Le
Monde,
le quotidien de référence en France, a publié samedi sur son site internet des
commentaires sur le mouvement de grève contre la politique d’austérité du
président Nicolas Sarkozy émis par Philippe Corcuff, un sociologue
universitaire et membre du Nouveau Parti anticapitaliste (NPA). Comme d’autres
« philosophes » cités par Le Monde, Corcuff a exprimé son
hostilité à une grève de masse contre Sarkozy.
En mettant
ces éléments de l’avant, Le Monde pose un geste calculé, à un
point critique de la lutte, pour démoraliser et désorienter le mouvement de
grève.
Malgré un
soutien de masse pour un élargissement des grèves et des manifestations contre
les coupes, les syndicats ont écarté tout nouveau mouvement national de grève
jusqu’à ce que le Parlement adopte la « réforme » des retraites
de Sarkozy. L’action déterminée des travailleurs pétroliers et du
transport ont causé une accablante pénurie de carburant, mais les syndicats
isolent délibérément leurs grèves.
Utilisant
le moment de répit que lui ont accordé les syndicats, Sarkozy se sert de la police
anti-émeute pour démanteler les piquets de grève et les blocages des
travailleurs des raffineries, brisant des grèves à Grandpuits, Fos et
d’autres lieux de travail.
La
réaction de Corcuff est une honteuse capitulation devant Sarkozy et la classe dirigeante
française. Tandis que les travailleurs font face à une lutte politique contre
l’Etat, Corcuff et ses collègues interviennent via Le Monde pour
prôner une politique de reddition.
Corcuff
dit que les travailleurs doivent se concentrer sur des actes de contestation
« ludiques ». Il craint que si les travailleurs posent des actes plus
forts qui sont critiqués dans la presse, « cela pourrait relégitimiser le
discours de Sarkozy sur la sécurité ».
Ses
propositions font écho à la ligne de la CGT (Confédération générale du
travail). La CGT dirigée par les staliniens a dit qu’elle ne mènerait que
des actions « symboliques » contre le recours du gouvernement à la
police anti-émeute pour rouvrir la raffinerie en grève de Grandpuits, près de
Paris.
Corcuff soutient
entièrement la traîtrise des syndicats. Le Monde a averti que
d’autres blocages économiques « vont provoquer une cassure avec la
population », citant Corcuff : « Le sentiment d'être
soutenu par la population est très important pour les syndicalistes ».
La réalité
est à l’opposé de la perspective démoralisée de Corcuff. La situation est
caractérisée par une opposition de masse aux coupes — 70 pour cent dans
les récents sondages — et un large soutien aux grèves dans la population.

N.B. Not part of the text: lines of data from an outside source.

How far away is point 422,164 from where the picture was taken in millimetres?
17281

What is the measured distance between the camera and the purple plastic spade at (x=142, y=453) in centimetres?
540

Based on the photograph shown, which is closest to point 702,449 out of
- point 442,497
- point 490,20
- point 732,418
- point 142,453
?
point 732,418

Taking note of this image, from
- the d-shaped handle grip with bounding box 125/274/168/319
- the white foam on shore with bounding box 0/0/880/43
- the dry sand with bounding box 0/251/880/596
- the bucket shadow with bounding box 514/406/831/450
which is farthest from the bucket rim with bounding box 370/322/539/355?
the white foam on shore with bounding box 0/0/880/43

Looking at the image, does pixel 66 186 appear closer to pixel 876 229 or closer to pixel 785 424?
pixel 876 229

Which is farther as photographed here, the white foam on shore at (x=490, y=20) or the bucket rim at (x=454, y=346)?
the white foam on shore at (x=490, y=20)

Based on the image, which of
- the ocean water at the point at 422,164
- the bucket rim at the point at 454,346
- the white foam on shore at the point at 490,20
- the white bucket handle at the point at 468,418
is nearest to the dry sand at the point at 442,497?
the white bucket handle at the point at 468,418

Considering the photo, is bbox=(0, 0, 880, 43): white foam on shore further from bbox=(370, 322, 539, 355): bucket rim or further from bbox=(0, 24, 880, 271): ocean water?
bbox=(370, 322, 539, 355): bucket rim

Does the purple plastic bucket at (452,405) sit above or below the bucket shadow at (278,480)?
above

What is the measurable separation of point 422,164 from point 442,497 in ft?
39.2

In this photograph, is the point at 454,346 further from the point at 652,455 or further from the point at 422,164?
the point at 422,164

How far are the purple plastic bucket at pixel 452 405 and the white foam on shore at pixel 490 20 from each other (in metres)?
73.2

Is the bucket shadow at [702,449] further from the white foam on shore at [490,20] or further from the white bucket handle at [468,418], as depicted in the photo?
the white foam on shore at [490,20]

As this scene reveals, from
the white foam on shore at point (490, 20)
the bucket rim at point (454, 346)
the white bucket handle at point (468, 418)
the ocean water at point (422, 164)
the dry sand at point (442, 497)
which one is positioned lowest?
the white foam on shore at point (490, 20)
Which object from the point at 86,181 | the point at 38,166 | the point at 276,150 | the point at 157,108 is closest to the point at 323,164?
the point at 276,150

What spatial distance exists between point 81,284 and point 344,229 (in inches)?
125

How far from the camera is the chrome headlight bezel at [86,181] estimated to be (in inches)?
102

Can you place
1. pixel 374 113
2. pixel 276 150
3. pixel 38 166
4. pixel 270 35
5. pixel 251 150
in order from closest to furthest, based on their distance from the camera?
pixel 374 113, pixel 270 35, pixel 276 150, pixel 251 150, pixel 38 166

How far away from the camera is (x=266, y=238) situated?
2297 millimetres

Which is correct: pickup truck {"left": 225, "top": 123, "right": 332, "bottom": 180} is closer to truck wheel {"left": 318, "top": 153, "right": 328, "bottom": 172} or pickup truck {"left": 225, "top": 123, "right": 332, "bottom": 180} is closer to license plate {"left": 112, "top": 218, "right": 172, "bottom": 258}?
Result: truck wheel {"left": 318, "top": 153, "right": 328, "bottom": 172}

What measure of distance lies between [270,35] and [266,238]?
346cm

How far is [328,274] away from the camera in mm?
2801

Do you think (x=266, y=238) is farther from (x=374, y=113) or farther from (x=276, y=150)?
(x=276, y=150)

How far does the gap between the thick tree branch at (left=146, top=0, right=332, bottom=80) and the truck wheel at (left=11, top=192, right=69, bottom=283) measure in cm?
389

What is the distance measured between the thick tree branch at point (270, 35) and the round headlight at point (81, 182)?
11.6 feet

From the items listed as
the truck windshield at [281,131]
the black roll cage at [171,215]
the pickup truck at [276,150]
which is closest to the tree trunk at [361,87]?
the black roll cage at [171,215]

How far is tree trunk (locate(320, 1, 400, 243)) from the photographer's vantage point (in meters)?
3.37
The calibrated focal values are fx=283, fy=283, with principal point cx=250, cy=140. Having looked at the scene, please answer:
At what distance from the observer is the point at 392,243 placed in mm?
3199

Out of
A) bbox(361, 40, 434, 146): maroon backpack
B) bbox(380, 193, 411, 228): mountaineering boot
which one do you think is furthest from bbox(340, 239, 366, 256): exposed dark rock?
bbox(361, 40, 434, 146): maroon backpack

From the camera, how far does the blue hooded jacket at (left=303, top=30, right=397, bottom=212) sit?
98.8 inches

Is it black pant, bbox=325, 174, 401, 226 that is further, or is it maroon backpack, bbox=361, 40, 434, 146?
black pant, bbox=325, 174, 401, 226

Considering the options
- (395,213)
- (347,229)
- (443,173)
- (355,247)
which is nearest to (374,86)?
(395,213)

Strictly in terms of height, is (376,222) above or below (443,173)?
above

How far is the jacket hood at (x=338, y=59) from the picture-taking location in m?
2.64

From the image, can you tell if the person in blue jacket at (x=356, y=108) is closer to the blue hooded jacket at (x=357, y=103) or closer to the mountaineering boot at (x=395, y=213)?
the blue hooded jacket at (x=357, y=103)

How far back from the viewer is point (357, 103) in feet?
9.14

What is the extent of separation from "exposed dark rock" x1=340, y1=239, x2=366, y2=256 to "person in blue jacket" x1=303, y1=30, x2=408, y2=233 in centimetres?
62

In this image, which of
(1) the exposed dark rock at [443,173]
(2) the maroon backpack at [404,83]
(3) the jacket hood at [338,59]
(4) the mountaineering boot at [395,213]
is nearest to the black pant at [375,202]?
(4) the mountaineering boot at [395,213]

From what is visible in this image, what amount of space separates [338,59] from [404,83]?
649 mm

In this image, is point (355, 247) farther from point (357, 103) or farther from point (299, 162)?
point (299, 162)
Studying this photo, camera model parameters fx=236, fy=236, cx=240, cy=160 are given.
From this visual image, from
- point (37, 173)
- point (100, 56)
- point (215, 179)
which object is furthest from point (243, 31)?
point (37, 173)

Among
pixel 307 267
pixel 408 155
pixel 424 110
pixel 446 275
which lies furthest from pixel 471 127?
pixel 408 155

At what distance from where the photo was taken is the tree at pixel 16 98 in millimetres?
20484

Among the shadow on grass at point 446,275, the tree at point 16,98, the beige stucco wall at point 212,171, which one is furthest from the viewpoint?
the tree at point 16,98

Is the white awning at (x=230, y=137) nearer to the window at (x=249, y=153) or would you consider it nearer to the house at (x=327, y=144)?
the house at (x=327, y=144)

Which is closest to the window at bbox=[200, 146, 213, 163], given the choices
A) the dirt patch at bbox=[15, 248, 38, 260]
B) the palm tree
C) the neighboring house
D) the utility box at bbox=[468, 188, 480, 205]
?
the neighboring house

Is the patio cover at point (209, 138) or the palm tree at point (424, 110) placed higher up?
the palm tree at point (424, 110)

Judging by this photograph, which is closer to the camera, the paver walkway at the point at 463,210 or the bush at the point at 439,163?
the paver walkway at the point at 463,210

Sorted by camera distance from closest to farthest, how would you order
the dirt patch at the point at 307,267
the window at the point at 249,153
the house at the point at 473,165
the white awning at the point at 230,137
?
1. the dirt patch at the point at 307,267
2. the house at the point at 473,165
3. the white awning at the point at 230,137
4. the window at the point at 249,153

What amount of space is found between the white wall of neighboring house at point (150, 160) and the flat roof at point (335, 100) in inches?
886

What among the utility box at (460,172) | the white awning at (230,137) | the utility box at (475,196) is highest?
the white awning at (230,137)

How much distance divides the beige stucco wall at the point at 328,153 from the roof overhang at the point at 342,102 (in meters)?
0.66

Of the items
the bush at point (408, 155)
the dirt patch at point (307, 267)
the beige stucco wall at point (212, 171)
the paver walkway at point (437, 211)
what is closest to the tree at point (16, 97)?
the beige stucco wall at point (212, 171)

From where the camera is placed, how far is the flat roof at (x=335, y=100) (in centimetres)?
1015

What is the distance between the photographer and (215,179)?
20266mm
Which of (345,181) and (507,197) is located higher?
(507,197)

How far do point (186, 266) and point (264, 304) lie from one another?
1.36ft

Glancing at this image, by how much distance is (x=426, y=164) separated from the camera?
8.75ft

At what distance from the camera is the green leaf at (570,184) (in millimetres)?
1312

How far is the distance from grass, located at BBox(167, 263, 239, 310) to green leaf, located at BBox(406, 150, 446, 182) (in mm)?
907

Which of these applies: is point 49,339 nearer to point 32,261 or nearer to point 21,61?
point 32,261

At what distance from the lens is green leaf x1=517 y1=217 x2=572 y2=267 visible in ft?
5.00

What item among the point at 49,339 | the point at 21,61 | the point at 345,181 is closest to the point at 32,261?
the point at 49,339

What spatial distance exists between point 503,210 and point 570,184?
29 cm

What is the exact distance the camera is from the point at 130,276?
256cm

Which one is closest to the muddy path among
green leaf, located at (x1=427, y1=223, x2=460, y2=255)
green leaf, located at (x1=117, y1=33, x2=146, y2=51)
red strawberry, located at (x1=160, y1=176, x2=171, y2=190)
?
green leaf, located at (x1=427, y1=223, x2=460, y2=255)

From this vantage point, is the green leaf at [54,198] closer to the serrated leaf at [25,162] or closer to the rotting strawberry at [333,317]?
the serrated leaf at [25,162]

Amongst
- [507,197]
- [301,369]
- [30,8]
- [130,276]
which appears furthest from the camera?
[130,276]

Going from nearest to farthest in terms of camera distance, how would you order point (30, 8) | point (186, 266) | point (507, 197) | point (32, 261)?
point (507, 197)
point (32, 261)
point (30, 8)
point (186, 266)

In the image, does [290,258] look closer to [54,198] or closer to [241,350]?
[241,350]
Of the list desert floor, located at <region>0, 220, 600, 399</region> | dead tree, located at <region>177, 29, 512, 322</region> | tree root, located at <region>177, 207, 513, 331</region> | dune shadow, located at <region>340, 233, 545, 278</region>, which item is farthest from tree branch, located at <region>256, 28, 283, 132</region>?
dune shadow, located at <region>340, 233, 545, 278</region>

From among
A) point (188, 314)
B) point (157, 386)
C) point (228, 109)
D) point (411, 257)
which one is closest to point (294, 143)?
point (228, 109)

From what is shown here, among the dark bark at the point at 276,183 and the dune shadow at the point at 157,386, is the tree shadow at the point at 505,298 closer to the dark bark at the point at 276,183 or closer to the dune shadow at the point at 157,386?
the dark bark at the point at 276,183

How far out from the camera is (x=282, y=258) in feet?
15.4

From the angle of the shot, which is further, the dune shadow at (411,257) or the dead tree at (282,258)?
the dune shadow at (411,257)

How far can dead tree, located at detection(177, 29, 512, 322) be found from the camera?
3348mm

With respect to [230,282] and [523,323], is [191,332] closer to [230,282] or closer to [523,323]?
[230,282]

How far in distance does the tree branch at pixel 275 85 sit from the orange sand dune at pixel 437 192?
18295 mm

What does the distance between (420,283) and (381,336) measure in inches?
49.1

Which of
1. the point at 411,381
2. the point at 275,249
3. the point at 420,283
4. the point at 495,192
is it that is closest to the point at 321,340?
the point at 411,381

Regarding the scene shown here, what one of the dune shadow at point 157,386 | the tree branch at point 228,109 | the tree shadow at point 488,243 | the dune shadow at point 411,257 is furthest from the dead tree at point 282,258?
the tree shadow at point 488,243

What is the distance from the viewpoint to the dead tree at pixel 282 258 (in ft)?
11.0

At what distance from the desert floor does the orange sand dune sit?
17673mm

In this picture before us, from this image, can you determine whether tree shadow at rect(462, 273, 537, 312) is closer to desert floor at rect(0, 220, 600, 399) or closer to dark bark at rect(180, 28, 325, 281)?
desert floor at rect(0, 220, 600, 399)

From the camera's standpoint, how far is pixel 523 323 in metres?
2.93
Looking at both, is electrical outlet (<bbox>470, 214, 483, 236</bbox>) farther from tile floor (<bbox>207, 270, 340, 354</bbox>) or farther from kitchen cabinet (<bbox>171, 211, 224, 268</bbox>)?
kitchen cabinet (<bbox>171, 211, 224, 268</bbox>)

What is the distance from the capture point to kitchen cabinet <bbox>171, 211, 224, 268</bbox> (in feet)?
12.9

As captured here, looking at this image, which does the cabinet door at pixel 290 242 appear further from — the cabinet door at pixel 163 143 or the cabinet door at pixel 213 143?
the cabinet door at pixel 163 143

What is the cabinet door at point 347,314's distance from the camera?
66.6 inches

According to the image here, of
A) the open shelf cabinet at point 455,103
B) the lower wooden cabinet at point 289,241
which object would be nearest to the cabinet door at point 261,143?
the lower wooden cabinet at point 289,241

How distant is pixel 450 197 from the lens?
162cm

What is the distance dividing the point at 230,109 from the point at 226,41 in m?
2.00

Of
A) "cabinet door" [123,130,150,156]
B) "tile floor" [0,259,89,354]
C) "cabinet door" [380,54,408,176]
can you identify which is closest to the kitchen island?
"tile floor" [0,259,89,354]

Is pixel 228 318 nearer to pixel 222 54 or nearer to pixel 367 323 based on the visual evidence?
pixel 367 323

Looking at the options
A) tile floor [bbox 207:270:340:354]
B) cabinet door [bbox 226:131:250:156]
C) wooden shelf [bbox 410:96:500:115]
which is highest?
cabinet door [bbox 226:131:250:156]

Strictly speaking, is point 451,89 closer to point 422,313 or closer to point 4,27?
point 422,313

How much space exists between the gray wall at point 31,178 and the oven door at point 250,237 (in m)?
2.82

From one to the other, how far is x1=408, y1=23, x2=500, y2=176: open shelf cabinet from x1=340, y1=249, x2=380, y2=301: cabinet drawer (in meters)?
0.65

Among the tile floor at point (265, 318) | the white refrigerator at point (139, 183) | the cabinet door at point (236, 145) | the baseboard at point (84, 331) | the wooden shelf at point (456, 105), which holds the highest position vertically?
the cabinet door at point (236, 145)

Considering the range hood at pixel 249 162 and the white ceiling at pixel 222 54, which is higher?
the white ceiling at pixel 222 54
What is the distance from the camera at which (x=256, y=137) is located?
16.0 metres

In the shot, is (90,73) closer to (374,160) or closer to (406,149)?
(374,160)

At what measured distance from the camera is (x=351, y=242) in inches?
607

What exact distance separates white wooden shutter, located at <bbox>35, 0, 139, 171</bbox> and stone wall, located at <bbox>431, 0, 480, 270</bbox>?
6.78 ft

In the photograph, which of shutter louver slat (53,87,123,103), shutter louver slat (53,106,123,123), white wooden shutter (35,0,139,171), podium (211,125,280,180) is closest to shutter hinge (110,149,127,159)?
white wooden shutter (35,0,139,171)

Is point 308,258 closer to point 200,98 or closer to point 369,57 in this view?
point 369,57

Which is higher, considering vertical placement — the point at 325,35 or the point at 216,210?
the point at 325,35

La manière la plus sûre de dissiper le soutien populaire en faveur des
travailleurs est de temporiser et de faire preuve de réticence à mener la lutte
jusqu’au bout.
L’opinion
à laquelle se soumettent Corcuff et les syndicats n’est pas celle du
grand public, mais de la bourgeoisie et de ses porte-parole des médias. Ce
n’est cependant pas, avant tout, le résultat d’une analyse fautive
ou d’une mauvaise appréciation de la situation. Au contraire, les
syndicats — et leurs acolytes au sein du NPA — sont bien au courant
du sentiment grandissant de révolte dans la classe ouvrière, et ils répondent
avec frayeur et hostilité. Tous leurs efforts sont consacrés à trouver le
meilleur moyen pour affaiblir et torpiller le mouvement de masse.
Dans une
autre entrevue accordée au Monde, la professeure Cynthia Fleury prône
plus ouvertement l’intervention d’éléments des classes moyennes
pour mettre fin à l’opposition de masse à Sarkozy. Selon Le Monde,
Fleury est spécialiste des « outils de régulation de la démocratie »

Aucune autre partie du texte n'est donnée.